# Text passage
The patients’ data is passing a set of preprocessing steps before entering the modeling stage, which includes the exclusion of illegal patients, mapping continuous values of observation to categorical values by applying digitization, and combining both static data (general information) and time series in one input patient trajectory sequence.

As mentioned, the network has multiple prediction heads, related to multiple prediction tasks. Using multiple heads aims to improve patients' representation. We trained and tested multiple networks consisting of a combination of the following tasks:


- Next Visit Prediction A multi-label classification task of predicting the observation values that will appear in the visit following the last visit of the trajectory.
- Gender Prediction: A binary classifier that predicts the biologically determined gender of the patient.
- In-hospital mortality prediction: A binary classifier that predicts will patient die or not during his hospital stay after the first 48 hours.


Usage Instructions

Download the following data to a designated folder in your system:

  • set-a and set-b folders of the patient’s input
  • Outcome-a.txt, Outcome-b.txt files

In the configuration file config.yaml hydra file:

  1. Define environment variable CINC_DATA_PATH to the data folder.
  2. There is a possibility to define an environment variable CINC_DATA_PKL of a path to the pickle file that will manage the loaded data for the next runs. Use 'null' (that is the default) in configuration if you are not using this option
  3. Configure network hyperparameters

Run: python3 main_train.py

(Dataset entries)
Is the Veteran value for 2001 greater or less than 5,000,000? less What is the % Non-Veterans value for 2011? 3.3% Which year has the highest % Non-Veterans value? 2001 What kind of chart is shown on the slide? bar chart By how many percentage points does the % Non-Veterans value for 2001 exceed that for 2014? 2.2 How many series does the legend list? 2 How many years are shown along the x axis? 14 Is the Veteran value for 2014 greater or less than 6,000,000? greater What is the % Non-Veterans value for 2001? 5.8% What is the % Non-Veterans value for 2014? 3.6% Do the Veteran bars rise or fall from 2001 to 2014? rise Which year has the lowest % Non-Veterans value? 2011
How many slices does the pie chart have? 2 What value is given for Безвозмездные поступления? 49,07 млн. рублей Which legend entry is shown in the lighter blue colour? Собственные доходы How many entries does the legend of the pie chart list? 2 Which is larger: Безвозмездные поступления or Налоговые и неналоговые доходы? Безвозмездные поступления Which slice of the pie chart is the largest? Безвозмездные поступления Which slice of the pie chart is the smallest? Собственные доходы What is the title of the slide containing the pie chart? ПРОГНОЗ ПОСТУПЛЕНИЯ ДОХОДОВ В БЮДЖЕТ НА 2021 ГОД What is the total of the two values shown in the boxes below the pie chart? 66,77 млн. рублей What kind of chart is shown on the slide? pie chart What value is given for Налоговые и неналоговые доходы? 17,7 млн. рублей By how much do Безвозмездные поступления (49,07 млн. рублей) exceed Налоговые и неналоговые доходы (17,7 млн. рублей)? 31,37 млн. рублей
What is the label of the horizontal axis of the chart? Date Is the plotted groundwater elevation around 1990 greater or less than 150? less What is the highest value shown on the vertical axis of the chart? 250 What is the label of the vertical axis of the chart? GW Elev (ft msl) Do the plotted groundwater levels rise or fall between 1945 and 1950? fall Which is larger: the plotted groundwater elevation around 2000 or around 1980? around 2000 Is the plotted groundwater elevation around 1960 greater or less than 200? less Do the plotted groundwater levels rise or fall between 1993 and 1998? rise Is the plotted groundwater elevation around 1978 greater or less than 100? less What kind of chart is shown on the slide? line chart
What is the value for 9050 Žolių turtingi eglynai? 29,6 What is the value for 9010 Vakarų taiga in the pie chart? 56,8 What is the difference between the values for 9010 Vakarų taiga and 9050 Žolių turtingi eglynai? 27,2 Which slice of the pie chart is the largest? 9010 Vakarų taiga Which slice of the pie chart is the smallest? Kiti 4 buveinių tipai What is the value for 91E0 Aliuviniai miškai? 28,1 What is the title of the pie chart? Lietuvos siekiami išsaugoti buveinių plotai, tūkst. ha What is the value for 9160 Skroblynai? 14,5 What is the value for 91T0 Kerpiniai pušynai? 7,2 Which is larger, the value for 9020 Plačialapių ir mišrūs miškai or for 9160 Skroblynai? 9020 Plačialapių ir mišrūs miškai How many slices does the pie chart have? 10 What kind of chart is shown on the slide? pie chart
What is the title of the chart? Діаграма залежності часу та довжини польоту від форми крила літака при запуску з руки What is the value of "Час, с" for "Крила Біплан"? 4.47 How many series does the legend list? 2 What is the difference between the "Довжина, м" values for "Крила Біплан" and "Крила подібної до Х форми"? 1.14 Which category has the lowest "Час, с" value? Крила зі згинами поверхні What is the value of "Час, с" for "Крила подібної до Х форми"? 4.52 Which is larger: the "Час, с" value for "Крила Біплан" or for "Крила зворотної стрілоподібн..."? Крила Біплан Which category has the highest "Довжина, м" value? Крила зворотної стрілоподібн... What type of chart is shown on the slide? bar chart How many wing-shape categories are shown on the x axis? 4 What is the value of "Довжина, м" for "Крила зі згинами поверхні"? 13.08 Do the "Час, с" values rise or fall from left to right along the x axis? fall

# Task to carry out
Copy the part of the model description starting with "The patients’ data" and going on through "of the patient.". Work from the model description only, not the listing.

# Output for this task
The patients’ data is passing a set of preprocessing steps before entering the modeling stage, which includes the exclusion of illegal patients, mapping continuous values of observation to categorical values by applying digitization, and combining both static data (general information) and time series in one input patient trajectory sequence.

As mentioned, the network has multiple prediction heads, related to multiple prediction tasks. Using multiple heads aims to improve patients' representation. We trained and tested multiple networks consisting of a combination of the following tasks:


- Next Visit Prediction A multi-label classification task of predicting the observation values that will appear in the visit following the last visit of the trajectory.
- Gender Prediction: A binary classifier that predicts the biologically determined gender of the patient.